The National Geographic Society does not track statistics on the gender of students who participate in the bee. “We are always looking at ways to expand the competition's reach to inspire new audiences,” the group said in an email. “Our focus is on ensuring the competition is fair and open to as many students as possible, and promoting geographic literacy among students across the United States.”
The disparity in the geographic bee was part of the reason Eric Clausen, a geologist and former director of the North Dakota Geographic Alliance, sued the National Geographic Society in 2009. He claimed a violation of Title IX, which forbids exclusion of participation in any federal education programs based on sex. It was a tough argument to make, Clausen said, given that the National Geographic Society is privately funded. Though he tried to argue that the society uses public schools for its bees and federally paid teachers as administrators, the judge threw out the case.
Clausen also has another criticism of the competition, which is that its format — a verbal, knockout contest in front of crowds with a judge, a timekeeper and a scorekeeper — is nerve-wracking and not conducive to learning.

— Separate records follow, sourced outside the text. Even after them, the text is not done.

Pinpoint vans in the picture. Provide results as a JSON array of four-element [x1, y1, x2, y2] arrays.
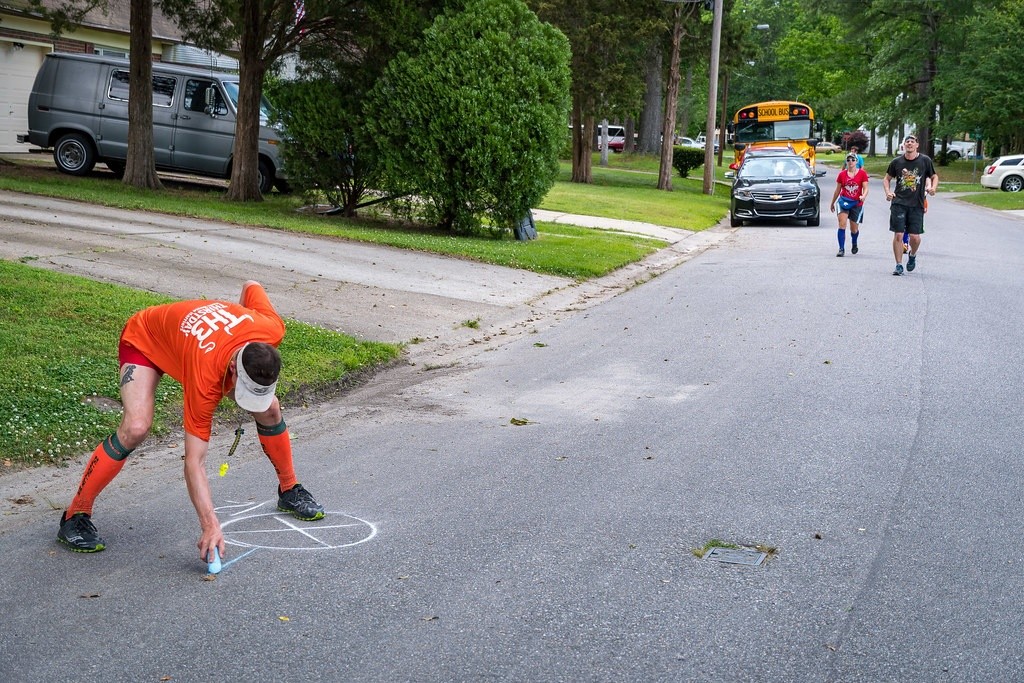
[[567, 125, 626, 153], [15, 53, 299, 195]]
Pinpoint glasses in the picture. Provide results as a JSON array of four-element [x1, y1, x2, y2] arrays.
[[847, 159, 856, 162]]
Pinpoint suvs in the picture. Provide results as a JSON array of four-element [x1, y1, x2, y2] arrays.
[[897, 135, 963, 161]]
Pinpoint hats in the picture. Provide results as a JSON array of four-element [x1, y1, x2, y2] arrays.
[[846, 152, 857, 160], [234, 342, 279, 413]]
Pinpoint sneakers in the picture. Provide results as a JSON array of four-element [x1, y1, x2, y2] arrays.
[[57, 510, 106, 552], [907, 250, 916, 271], [278, 482, 326, 520], [894, 264, 903, 275]]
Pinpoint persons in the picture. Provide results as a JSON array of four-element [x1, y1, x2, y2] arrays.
[[674, 133, 682, 146], [57, 277, 325, 563], [883, 135, 938, 276], [902, 178, 932, 254], [830, 154, 869, 257], [842, 146, 864, 171]]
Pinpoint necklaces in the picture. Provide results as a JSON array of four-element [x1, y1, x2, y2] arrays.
[[218, 349, 245, 477]]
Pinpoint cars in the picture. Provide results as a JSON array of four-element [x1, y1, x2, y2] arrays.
[[728, 143, 799, 170], [980, 154, 1024, 193], [698, 136, 719, 154], [815, 142, 842, 154], [677, 136, 705, 152], [724, 154, 823, 227]]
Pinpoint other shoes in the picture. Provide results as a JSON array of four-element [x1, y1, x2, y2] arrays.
[[852, 239, 858, 254], [837, 248, 844, 257], [903, 243, 908, 253]]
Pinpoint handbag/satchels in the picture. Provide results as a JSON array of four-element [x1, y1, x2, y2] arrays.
[[838, 197, 859, 209]]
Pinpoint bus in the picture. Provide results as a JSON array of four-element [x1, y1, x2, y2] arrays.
[[727, 101, 823, 178]]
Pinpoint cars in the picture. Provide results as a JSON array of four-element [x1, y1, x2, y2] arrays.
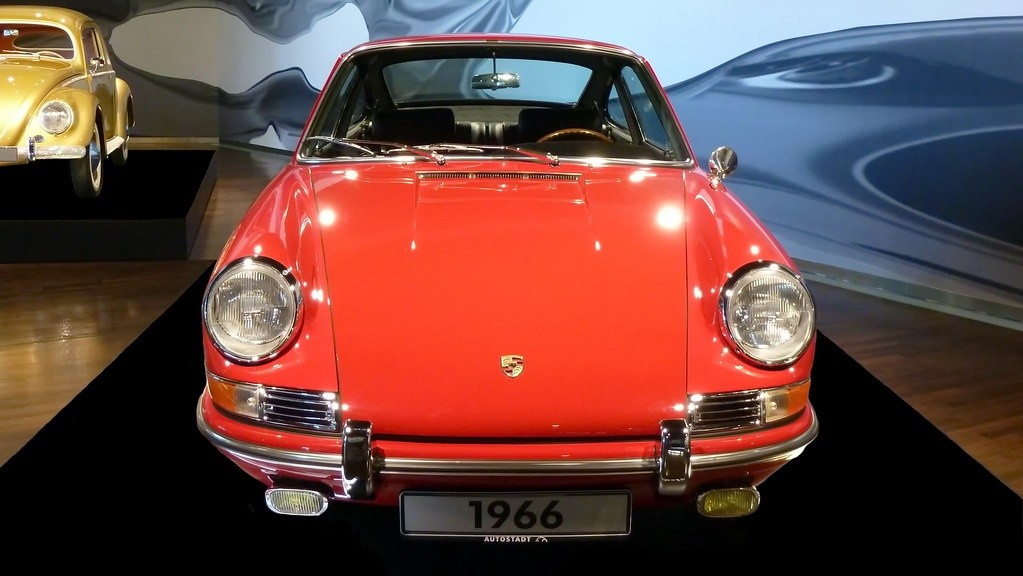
[[196, 33, 820, 535], [0, 5, 135, 197]]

“They’re asking them to rapidly regurgitate memorized answers,” he said.
Rote memorization is important. To win this year’s New York and New Mexico State Bees, respectively, students had to know that Georgetown is the chief port city in Guyana, and that Europe’s longest ice bridge connects the island of Hiiumaa to the mainland of Estonia.

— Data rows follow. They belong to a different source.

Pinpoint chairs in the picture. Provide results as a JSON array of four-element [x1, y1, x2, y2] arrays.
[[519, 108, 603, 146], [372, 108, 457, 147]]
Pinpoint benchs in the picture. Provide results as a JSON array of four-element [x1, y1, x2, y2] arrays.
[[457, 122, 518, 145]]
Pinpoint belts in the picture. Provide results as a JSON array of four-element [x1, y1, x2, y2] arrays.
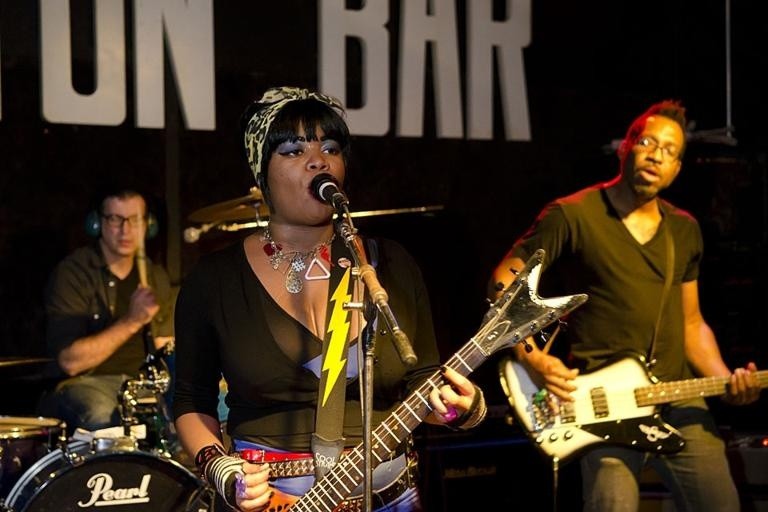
[[270, 457, 421, 512], [232, 448, 355, 463], [266, 434, 412, 480]]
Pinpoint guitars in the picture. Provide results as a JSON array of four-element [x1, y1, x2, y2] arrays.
[[499, 350, 768, 463], [288, 248, 588, 511]]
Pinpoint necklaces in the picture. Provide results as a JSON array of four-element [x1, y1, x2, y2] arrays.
[[258, 225, 339, 295]]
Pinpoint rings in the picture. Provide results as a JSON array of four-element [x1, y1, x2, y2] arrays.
[[434, 404, 458, 423], [234, 474, 248, 498]]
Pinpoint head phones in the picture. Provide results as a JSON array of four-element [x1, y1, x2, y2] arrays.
[[84, 165, 162, 240]]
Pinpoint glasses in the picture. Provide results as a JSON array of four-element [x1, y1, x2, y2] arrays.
[[100, 212, 146, 227], [631, 137, 683, 160]]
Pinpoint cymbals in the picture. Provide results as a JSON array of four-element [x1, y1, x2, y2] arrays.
[[0, 357, 50, 365], [187, 196, 271, 224]]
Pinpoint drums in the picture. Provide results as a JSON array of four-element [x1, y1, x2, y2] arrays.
[[0, 417, 66, 508], [4, 440, 221, 512]]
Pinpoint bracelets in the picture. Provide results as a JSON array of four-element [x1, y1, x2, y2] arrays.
[[194, 443, 229, 474]]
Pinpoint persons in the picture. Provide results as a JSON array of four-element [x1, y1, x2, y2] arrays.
[[487, 101, 759, 512], [174, 85, 507, 511], [37, 186, 180, 433]]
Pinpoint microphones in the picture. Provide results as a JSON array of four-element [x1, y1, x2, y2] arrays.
[[308, 173, 350, 235]]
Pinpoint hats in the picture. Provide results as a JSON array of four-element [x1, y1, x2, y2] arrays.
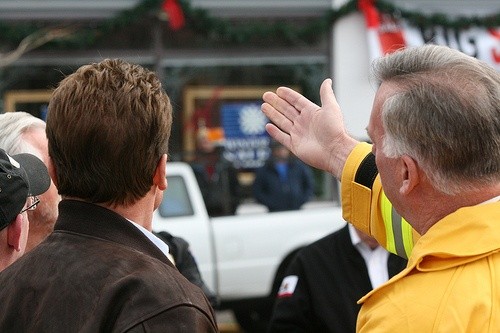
[[0, 149, 51, 231]]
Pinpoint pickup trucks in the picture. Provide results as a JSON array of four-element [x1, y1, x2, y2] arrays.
[[151, 162, 347, 333]]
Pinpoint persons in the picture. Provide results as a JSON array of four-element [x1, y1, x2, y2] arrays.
[[152, 231, 215, 308], [254, 141, 314, 213], [262, 44, 500, 333], [0, 58, 219, 333], [263, 139, 409, 333], [192, 128, 243, 218], [0, 112, 62, 273]]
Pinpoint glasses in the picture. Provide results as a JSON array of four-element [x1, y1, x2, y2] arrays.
[[20, 196, 40, 214]]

But some answers require applying geography to real-life situations. One question this year asked which out of three locations would be best for a new ski resort, based on annual snowfall, ease of access to an airport and closeness to a population center.
David Sadker, a retired professor emeritus of education at American University, says schools can help close the competition’s gender gap by emphasizing female leaders in science and environmental fields, like Rachel Carson and Jane Goodall, in addition to discussing male explorers and conquerors.

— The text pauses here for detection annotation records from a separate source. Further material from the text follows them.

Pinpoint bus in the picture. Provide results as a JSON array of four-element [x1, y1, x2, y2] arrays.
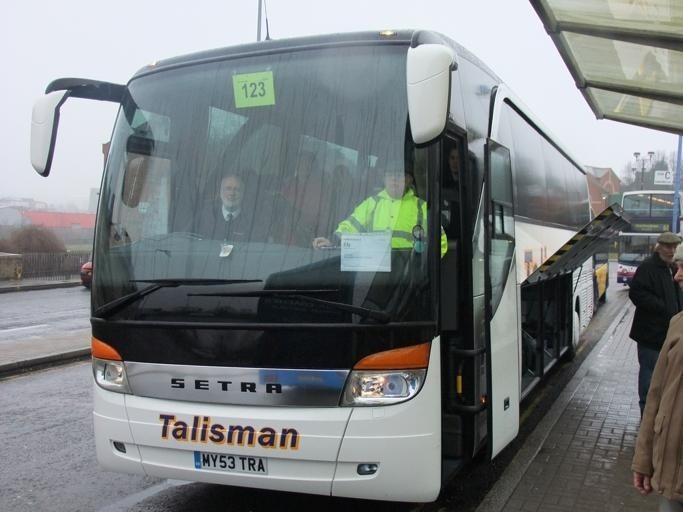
[[29, 28, 631, 503], [617, 189, 683, 288]]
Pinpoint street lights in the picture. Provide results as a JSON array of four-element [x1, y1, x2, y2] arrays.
[[634, 151, 654, 190]]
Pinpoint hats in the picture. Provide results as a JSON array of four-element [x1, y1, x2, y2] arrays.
[[381, 160, 409, 173], [655, 232, 681, 248]]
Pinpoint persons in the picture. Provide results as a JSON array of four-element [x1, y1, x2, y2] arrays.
[[192, 173, 256, 241], [629, 230, 682, 419], [629, 239, 683, 512], [312, 159, 449, 259]]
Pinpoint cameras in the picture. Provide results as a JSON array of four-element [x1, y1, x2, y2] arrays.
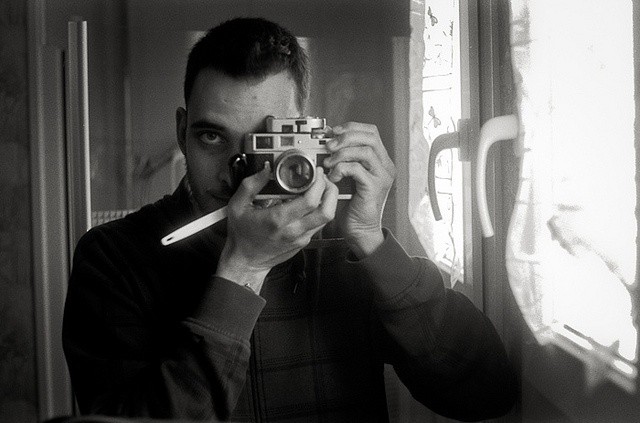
[[233, 114, 356, 200]]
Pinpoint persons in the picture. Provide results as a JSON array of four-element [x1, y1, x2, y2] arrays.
[[59, 13, 516, 421]]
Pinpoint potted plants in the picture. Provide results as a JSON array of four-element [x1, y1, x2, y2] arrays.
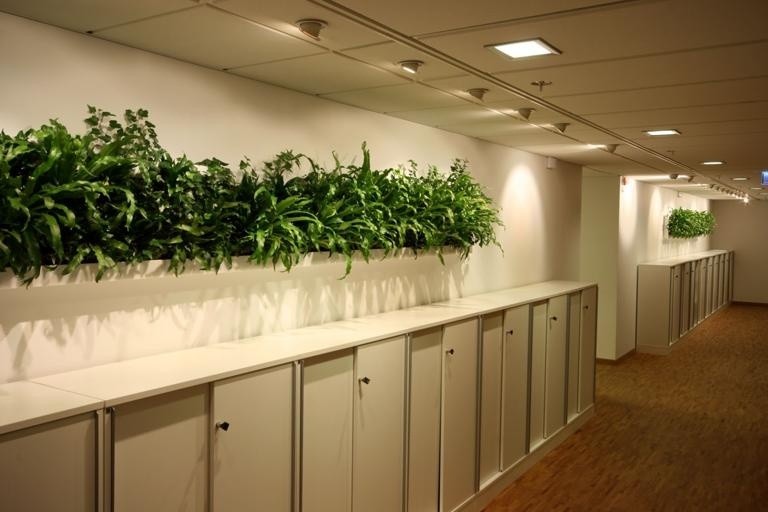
[[0, 104, 506, 290], [663, 206, 718, 241]]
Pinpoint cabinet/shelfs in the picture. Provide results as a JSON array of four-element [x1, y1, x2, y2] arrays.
[[634, 250, 735, 356]]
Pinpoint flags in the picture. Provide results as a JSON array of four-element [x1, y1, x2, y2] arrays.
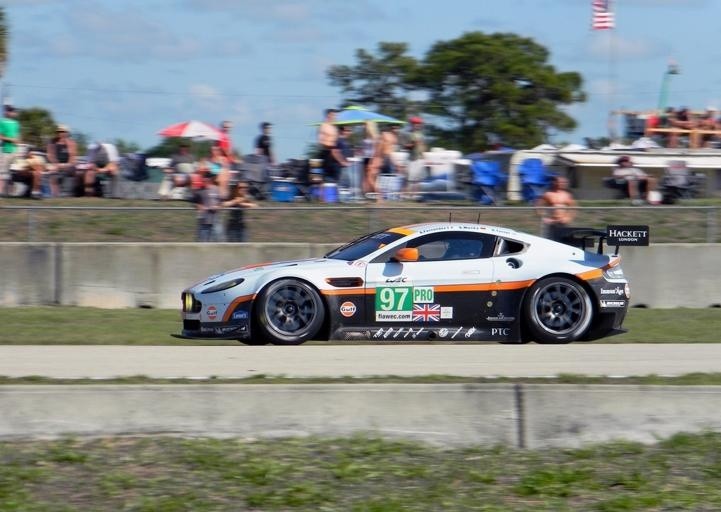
[[591, 0, 615, 30]]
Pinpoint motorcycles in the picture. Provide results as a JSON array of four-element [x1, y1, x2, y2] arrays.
[[662, 160, 706, 204]]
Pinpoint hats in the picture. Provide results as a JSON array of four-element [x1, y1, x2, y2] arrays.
[[55, 124, 69, 132], [408, 117, 423, 123], [86, 141, 100, 154]]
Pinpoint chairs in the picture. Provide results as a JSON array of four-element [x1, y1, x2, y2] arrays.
[[1, 130, 708, 212]]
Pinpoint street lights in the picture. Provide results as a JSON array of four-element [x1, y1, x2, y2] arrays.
[[656, 58, 684, 109]]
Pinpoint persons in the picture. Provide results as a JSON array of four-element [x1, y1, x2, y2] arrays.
[[664, 157, 689, 204], [642, 105, 719, 150], [3, 104, 125, 200], [614, 154, 658, 206], [534, 176, 578, 241], [161, 120, 274, 240], [318, 108, 426, 205]]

“There are leaders who can become part of the curriculum, so girls can see themselves as having a place in that world,” Sadker said. “If they don’t see themselves as having a place, why should they care?”
Molly McHale, 11, one of the six girls who competed in the New York State Bee, said she got interested in geography after she aced a quiz in third grade. It’s now her favorite subject because it’s relevant to the news: “If something happens in the world, learning about geography would help me understand why it happened. Like, why a lot of earthquakes happen in California.”
But many of her friends, she said, are more interested in hobbies like sports, singing and dancing. “They don’t really want to study,” she said, “because they’re like, ‘It’s gonna get really boring, and it’s gonna be like school, studying for a test.’”
Molly has made it to the state competition two years in a row, and this year she nearly made it to the top 10, but she got a multiple-choice question wrong: Which of these processes lowers the use of irrigation? (The answer was xeriscaping.) Molly hopes to go to nationals in the future, where this year the grand prize is a $50,000 scholarship and a trip to the Galápagos Islands.
One of the four girls vying for that prize on Sunday will be Anoushka Buddhikot, 13, an eighth-grader from New Jersey who won her state’s bee. She developed an interest in geography at age 2, when she was given map puzzles of the U.S. and the world, said her mother, Aparna Kalbag. Anoushka has always had a good visual memory and excels at finding lost objects, her mother said.
As Anoushka prepared for the National Geographic Bee, her mother said that she tried not to think about the competition’s gender gap.
“Sometimes she will tell me: ‘Don’t bring it up that I’m the only girl in the room,’” Kalbag said. “She doesn’t like the gender labeling. For her, she won because she was good. Because she studied enough.”